> _Assigned task_:
Copy the closing run of lines, from the one with "Collared Lizard - stock photo" through the last line of the listing, exactly and without any pictures.

> _Data block_:
────
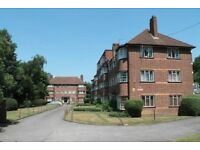Large Single Room to Rent in Hanger Lane W5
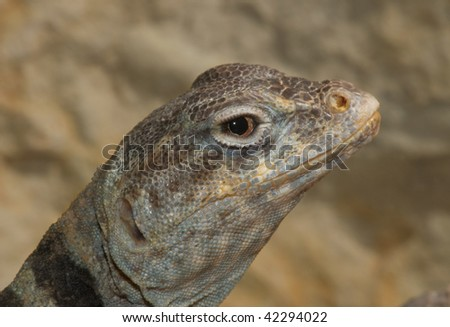 Collared Lizard - stock photo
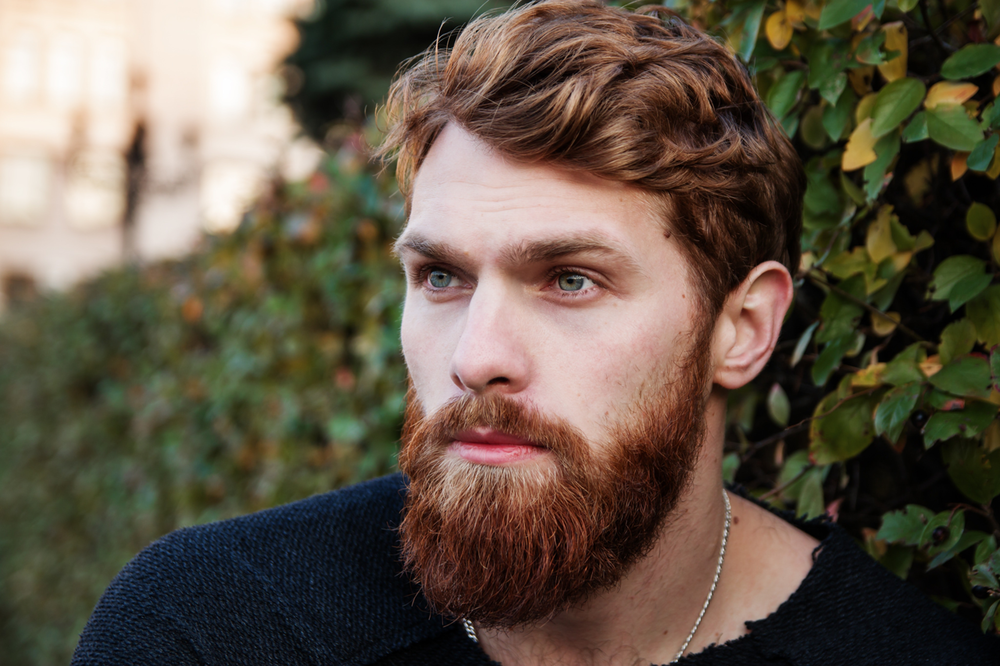 adult-attractive-beard-2478851.png
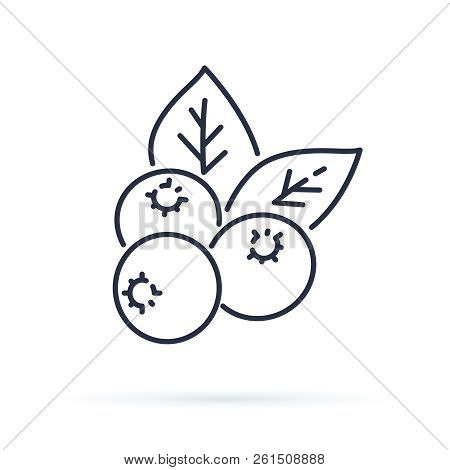 Blueberry Flat Line Icon, Forest Berry Sign, Healthy Food Logo. Illustration Of Cranberry, Lingonber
────
> _Written solution_:
 Collared Lizard - stock photo
 adult-attractive-beard-2478851.png
 Blueberry Flat Line Icon, Forest Berry Sign, Healthy Food Logo. Illustration Of Cranberry, Lingonber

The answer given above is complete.